**Extracted records**
----------
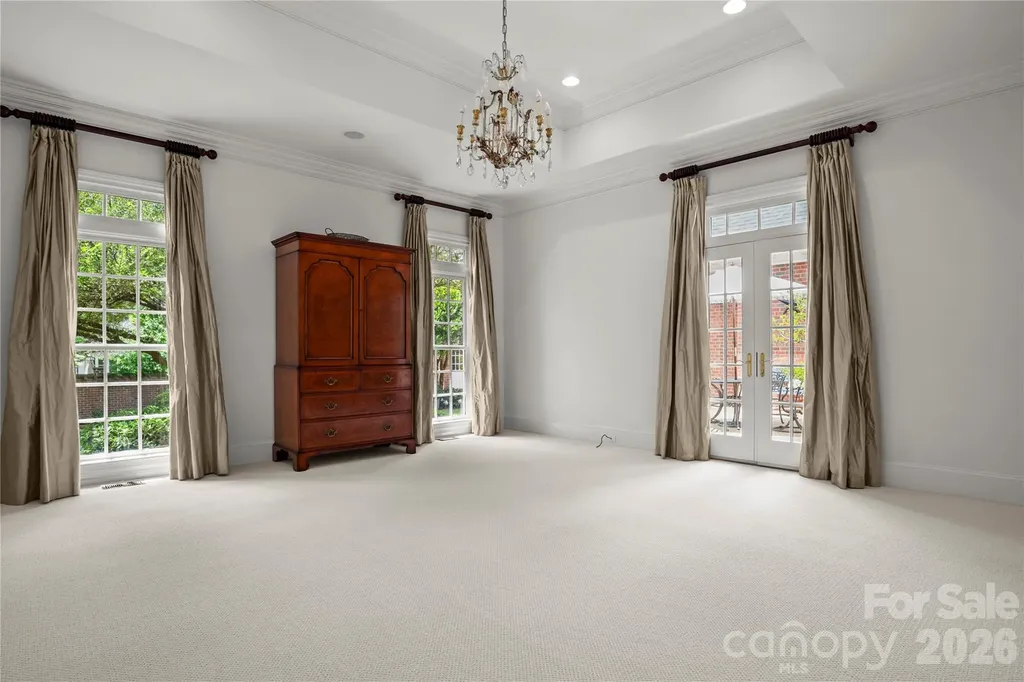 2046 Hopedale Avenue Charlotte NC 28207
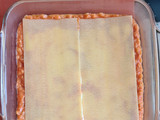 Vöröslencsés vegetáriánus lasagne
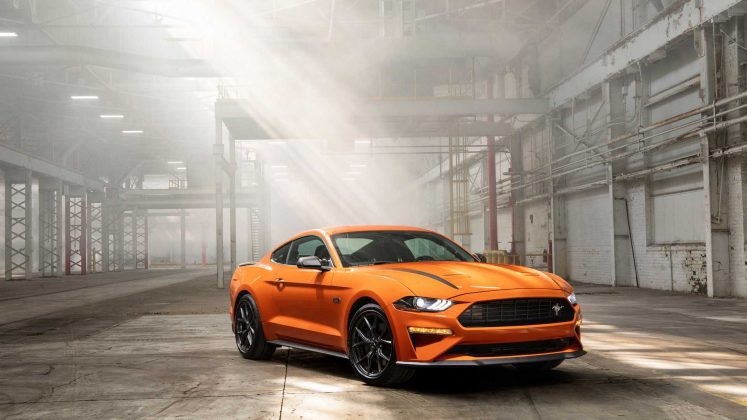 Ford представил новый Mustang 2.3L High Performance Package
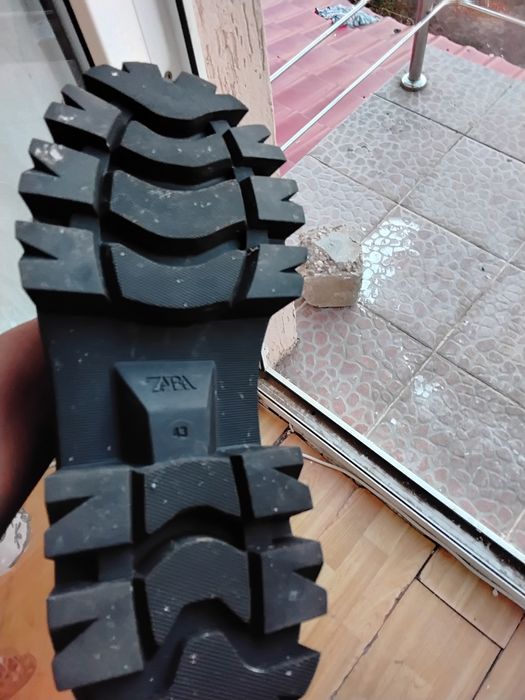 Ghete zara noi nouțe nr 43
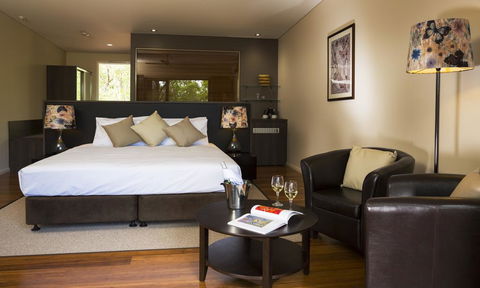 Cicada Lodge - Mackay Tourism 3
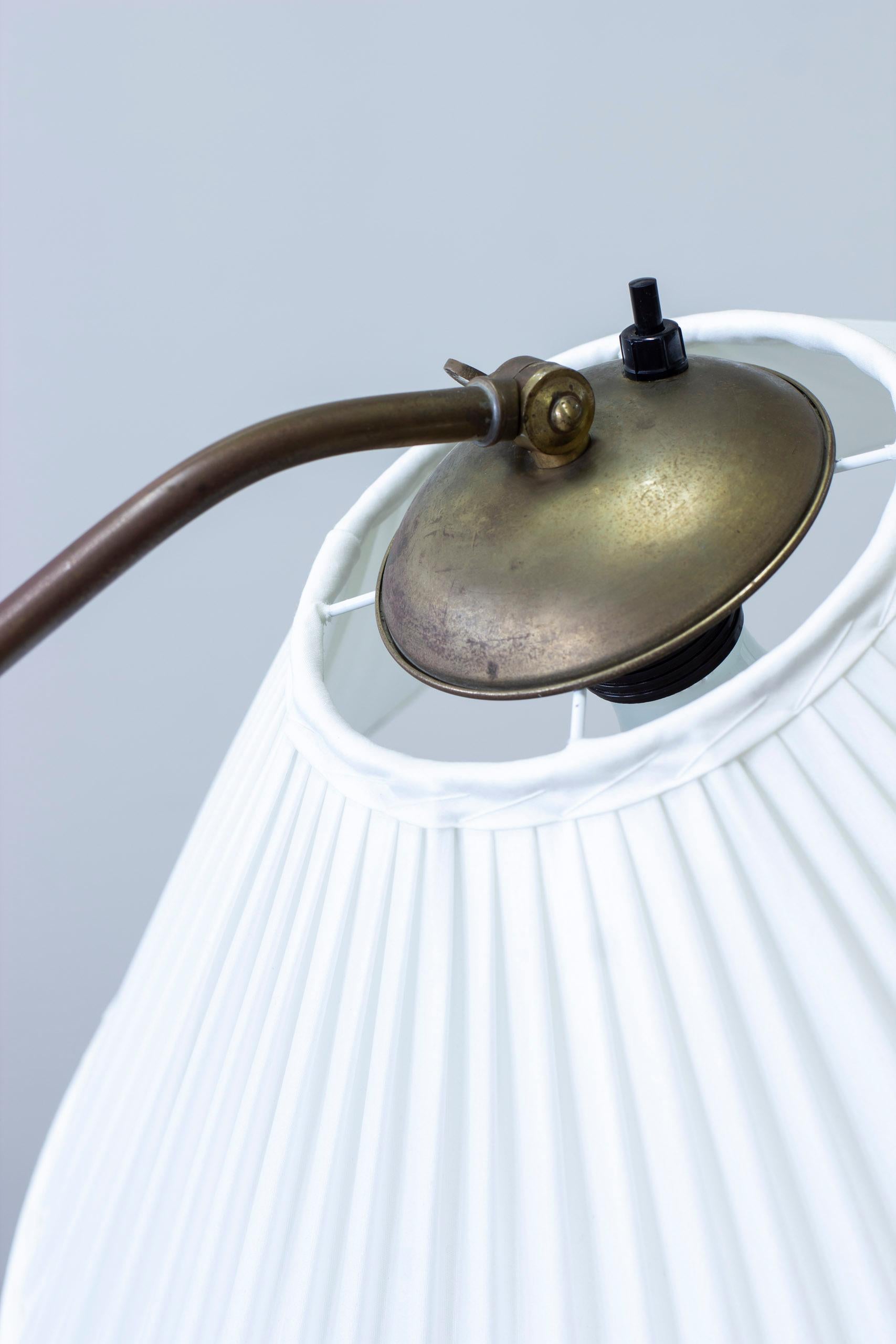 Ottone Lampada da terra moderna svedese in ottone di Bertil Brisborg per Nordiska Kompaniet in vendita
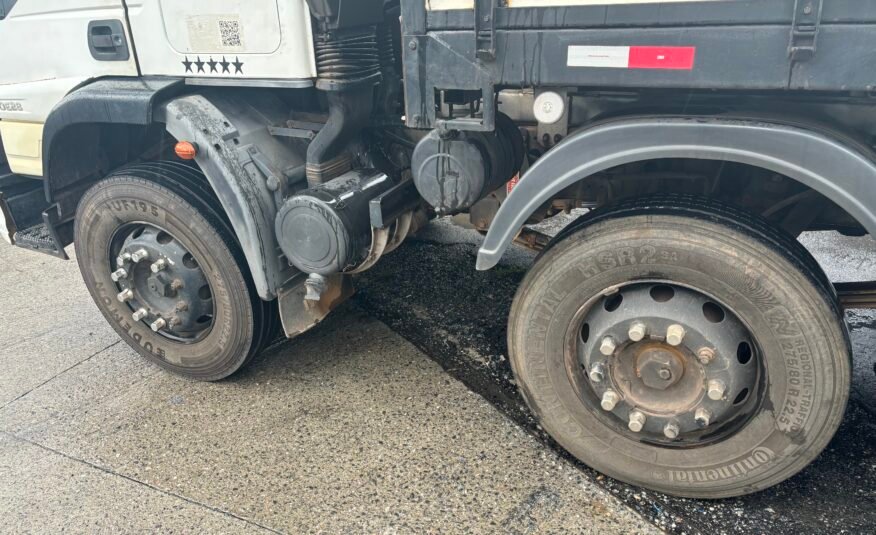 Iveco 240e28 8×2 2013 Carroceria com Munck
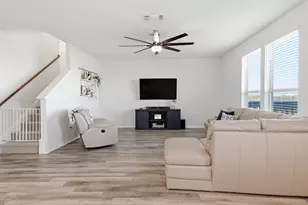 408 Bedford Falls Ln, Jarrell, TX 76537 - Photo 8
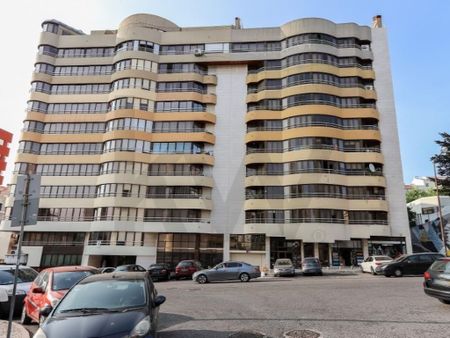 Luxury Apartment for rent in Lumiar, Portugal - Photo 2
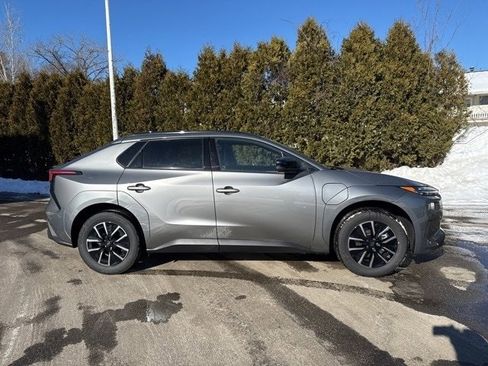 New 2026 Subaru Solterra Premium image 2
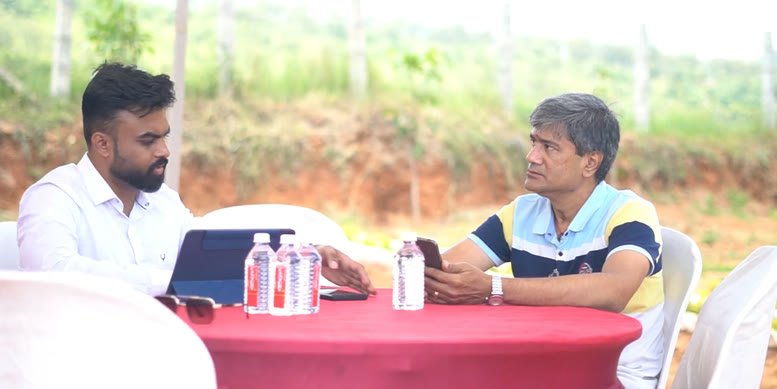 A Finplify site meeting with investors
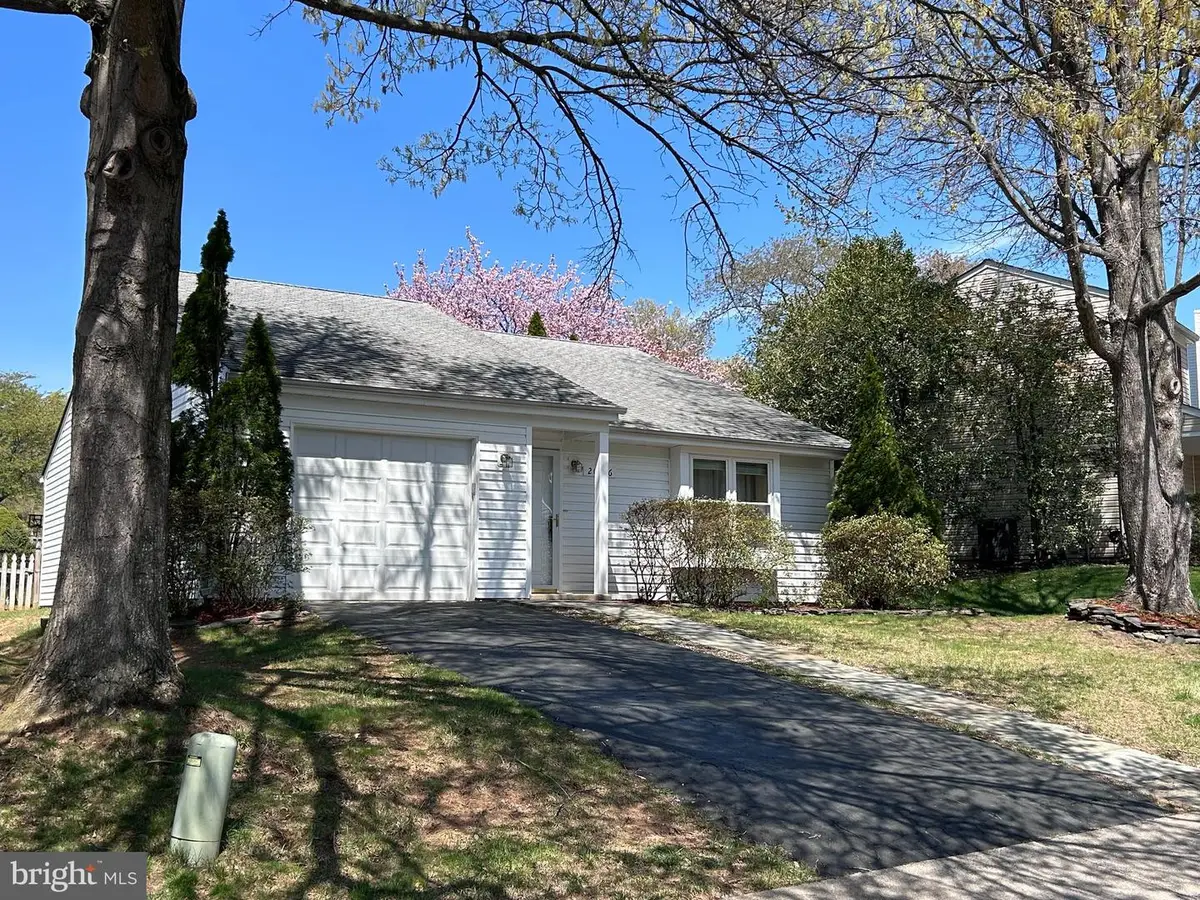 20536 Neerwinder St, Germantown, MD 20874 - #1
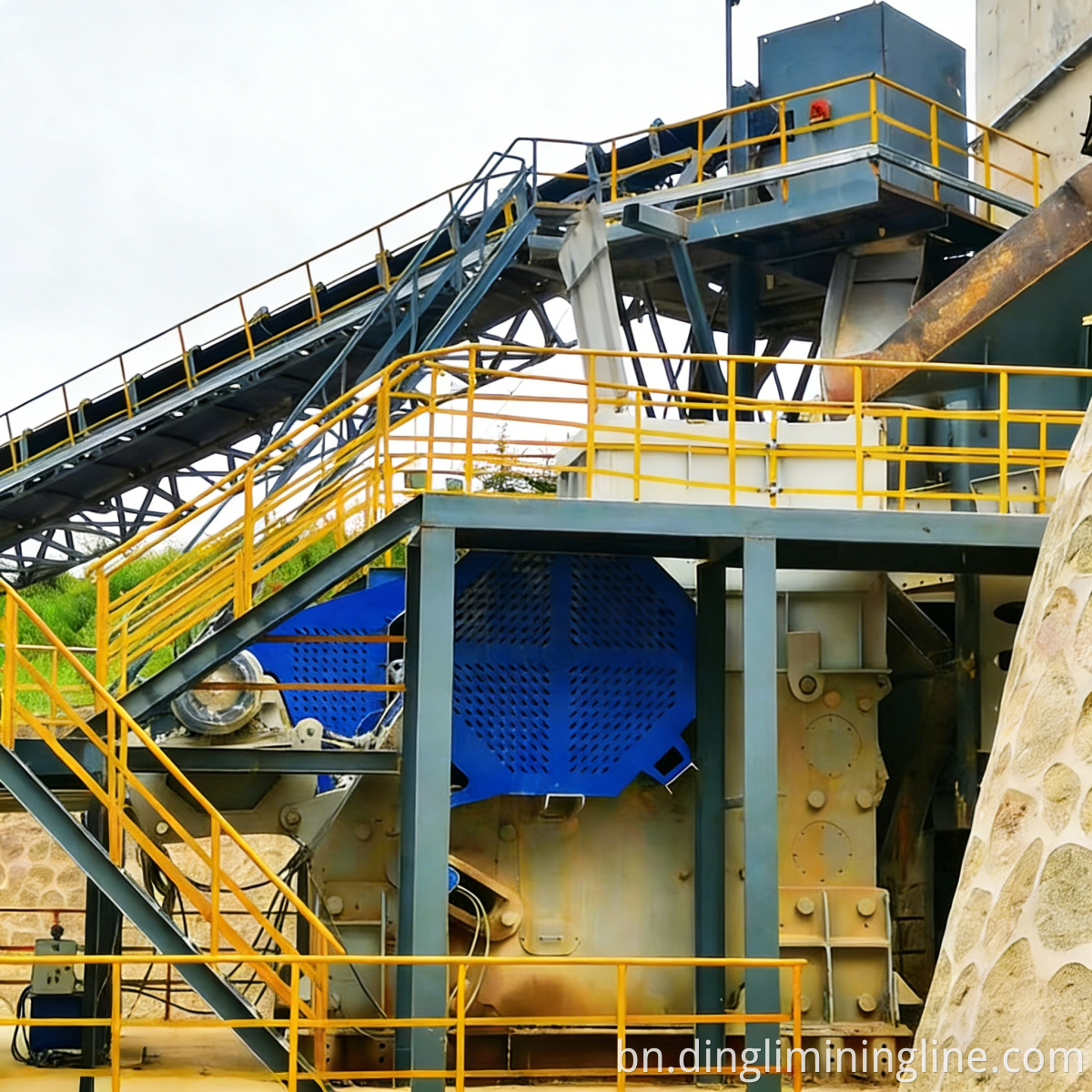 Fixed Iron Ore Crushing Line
----------
**Task to complete**
Copy these entries precisely and drop any picture.

**Answer box**
 2046 Hopedale Avenue Charlotte NC 28207
 Vöröslencsés vegetáriánus lasagne
 Ford представил новый Mustang 2.3L High Performance Package
 Ghete zara noi nouțe nr 43
 Cicada Lodge - Mackay Tourism 3
 Ottone Lampada da terra moderna svedese in ottone di Bertil Brisborg per Nordiska Kompaniet in vendita
 Iveco 240e28 8×2 2013 Carroceria com Munck
 408 Bedford Falls Ln, Jarrell, TX 76537 - Photo 8
 Luxury Apartment for rent in Lumiar, Portugal - Photo 2
 New 2026 Subaru Solterra Premium image 2
 A Finplify site meeting with investors
 20536 Neerwinder St, Germantown, MD 20874 - #1
 Fixed Iron Ore Crushing Line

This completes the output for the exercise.